:: Exercise passage

The company’s certified public accountants and insurance people are studying the organization and law and advising the restaurant on how it should approach the law, he said.
GEARING UP FOR 2014
Chris Wright, a certified public accountant in Harlingen, has been holding seminars for local businesses to help them know what to expect from the health care law, in addition to advising his clients and preparing them for compliance with the new law.
Wright has clients who are exploring a multitude of strategies in response to the health care law.
“I have one employer that wants to see what the cost is, to see if he wants to pay the penalty,” he said.
Another client already has decided on a strategy, though.
“I have one client that is just looking at paying the penalty,” he said. “They’re right over the (50 employee) threshold.”
But business is creative, and Wright described another client who is looking at restructuring ownership to get below the 50-employee threshold.
“Another client with several retail outlets is looking at restructuring ownership so it’s not a controlled group, so he can fall under the 50-employee guidelines,” Wright said.
Wright said many of his clients are exploring a variety of scenarios, and remain uncertain about what the law means for them.
“The questions were all over the board. I did research on the individual and how it affects corporations, too,” he said. “The health care law required the mandate and it put new taxes into place. There’s new taxes in addition to the requirements on individuals and businesses.”
As it stands now, many of his clients are just trying to determine how many full-time employees they have.
“They’ll take part-time employees and see what the equivalent to full-time employees is. There is a formula they use to determine that,” he said. “It’s becoming real creative to try and find out if you qualify or not.”

::::

What you need to do: Rewrite the passage on the health care law between "Wright has clients" and "means for them.", inclusive, swapping "penalty" for "fine". The entries that follow are drawn from a separate source.

:: Dataset

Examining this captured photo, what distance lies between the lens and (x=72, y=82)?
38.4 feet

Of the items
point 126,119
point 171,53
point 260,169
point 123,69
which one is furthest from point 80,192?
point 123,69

::::

Finished task:
Wright has clients who are exploring a multitude of strategies in response to the health care law.
“I have one employer that wants to see what the cost is, to see if he wants to pay the fine,” he said.
Another client already has decided on a strategy, though.
“I have one client that is just looking at paying the fine,” he said. “They’re right over the (50 employee) threshold.”
But business is creative, and Wright described another client who is looking at restructuring ownership to get below the 50-employee threshold.
“Another client with several retail outlets is looking at restructuring ownership so it’s not a controlled group, so he can fall under the 50-employee guidelines,” Wright said.
Wright said many of his clients are exploring a variety of scenarios, and remain uncertain about what the law means for them.